Try Something New: Use Variety to Improve Your Fitness Level

Having an exercise routine is a wonderfully healthy habit, but don't expect great things to happen if your fitness regimen becomes too routine.

"The body will respond to what you put in front of it," said Jason Stella, a certified personal trainer and national brand developer for Life Time Fitness, based in Chanhassen, Minn. "If you're not changing your workouts, you're not going to continue to see the benefit."

There's no doubt that exercise offers an abundance of pluses. Getting 150 minutes of moderate or 75 minutes of vigorous exercise each week, as recommended by the Centers for Disease Control and Prevention, lowers a person's risk of premature death, heart disease, diabetes, and depression. Even more benefits are gained from increasing the amount of time spent exercising and by doing muscle-strengthening activities in addition to a cardiovascular workout.

Focusing on a single type of exercise could result in an overuse injury. In addition, a person who neglects to increase the intensity or duration of an exercise program won't see improvement. The body will adapt, and a person who had been losing weight may plateau or start to see the scale figure climb upward.

There's also the psychological element to coming back to the same old fitness routine. "Variation allows people to keep their routine fresh so they don't get bored, it doesn't become stale," said Rex Wilcox, who has a master's degree in exercise science and is manager of an employee wellness program in Wichita, Kansas.

Adding Something New
If your routine has stagnated, there are a number of ways to get it back on track:

  • Try muscle-strengthening activities, which increase bone strength and muscular fitness. They include resistance bands, push-ups and even digging and hoeing in the garden.
  • Tennis, swimming, dancing, and cycling offer cardiovascular benefit.
  • Pilates builds core strength.
  • Yoga can reduce stress and improve balance, flexibility, and strength.

A person who loves exercising on a treadmill or elliptical machine does not have to give up that style of workout but can benefit from interval training. Rather than moving at a steady pace, Wilcox suggests doing a short warmup, increasing the pace for a few minutes, slowing down, and then returning to a faster pace. "Your body has to adjust and more efficiently deliver oxygen to your muscles," he said.

▸ DATASET RECORDS
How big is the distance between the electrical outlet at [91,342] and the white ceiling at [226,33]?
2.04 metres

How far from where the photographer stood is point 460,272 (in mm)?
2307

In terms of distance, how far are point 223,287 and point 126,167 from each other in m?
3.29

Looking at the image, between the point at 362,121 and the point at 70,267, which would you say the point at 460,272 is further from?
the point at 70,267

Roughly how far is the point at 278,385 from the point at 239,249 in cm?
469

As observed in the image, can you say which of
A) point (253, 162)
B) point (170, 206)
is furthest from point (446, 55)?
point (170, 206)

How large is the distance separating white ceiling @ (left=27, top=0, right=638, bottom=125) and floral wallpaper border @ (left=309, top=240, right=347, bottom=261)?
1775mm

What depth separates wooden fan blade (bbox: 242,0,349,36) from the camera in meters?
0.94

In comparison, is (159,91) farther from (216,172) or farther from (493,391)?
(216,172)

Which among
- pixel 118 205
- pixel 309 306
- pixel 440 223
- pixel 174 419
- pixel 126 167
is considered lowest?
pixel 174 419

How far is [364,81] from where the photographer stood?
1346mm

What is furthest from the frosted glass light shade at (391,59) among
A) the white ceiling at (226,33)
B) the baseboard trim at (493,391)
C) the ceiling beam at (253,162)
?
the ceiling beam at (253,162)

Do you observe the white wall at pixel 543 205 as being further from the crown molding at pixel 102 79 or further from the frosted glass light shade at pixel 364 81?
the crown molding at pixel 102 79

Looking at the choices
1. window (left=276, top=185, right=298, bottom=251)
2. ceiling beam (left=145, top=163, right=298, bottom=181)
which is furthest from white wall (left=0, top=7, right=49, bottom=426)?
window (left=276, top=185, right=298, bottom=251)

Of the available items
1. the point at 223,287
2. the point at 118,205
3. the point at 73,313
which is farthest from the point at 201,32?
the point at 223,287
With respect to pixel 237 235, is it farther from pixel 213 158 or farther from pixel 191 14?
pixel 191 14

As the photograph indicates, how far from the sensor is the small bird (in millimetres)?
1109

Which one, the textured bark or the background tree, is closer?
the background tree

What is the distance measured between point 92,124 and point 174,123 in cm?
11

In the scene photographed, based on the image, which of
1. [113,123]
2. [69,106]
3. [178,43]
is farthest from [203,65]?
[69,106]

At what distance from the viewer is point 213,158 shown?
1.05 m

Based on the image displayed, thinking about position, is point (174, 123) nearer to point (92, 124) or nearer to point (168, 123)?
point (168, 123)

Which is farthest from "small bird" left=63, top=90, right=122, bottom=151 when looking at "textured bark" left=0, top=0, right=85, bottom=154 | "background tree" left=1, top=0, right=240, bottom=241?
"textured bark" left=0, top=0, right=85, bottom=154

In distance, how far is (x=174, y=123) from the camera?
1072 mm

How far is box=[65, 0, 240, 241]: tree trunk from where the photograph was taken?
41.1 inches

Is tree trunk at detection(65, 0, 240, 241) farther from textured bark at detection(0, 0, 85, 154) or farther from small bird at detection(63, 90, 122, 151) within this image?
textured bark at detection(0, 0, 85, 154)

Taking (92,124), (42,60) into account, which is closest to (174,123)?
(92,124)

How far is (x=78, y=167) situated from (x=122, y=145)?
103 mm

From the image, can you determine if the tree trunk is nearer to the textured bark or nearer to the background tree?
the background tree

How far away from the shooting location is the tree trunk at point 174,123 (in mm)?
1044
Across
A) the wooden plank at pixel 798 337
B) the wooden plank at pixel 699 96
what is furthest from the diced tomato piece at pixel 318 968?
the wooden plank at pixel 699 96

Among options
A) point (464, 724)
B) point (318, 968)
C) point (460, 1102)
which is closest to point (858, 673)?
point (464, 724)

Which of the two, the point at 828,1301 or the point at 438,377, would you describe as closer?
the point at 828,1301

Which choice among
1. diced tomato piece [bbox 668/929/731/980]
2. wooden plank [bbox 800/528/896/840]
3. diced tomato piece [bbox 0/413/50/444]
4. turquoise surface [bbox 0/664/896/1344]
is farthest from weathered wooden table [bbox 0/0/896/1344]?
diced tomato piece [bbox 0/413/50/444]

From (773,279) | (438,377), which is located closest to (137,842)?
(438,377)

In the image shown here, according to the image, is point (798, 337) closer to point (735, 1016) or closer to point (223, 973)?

▸ PROMPT
In the fitness article, rewrite everything from "There's also the" down to "builds core strength.", substituting "Barre" for "Pilates".

▸ ANSWER TO THE EXERCISE
There's also the psychological element to coming back to the same old fitness routine. "Variation allows people to keep their routine fresh so they don't get bored, it doesn't become stale," said Rex Wilcox, who has a master's degree in exercise science and is manager of an employee wellness program in Wichita, Kansas.

Adding Something New
If your routine has stagnated, there are a number of ways to get it back on track:

  • Try muscle-strengthening activities, which increase bone strength and muscular fitness. They include resistance bands, push-ups and even digging and hoeing in the garden.
  • Tennis, swimming, dancing, and cycling offer cardiovascular benefit.
  • Barre builds core strength.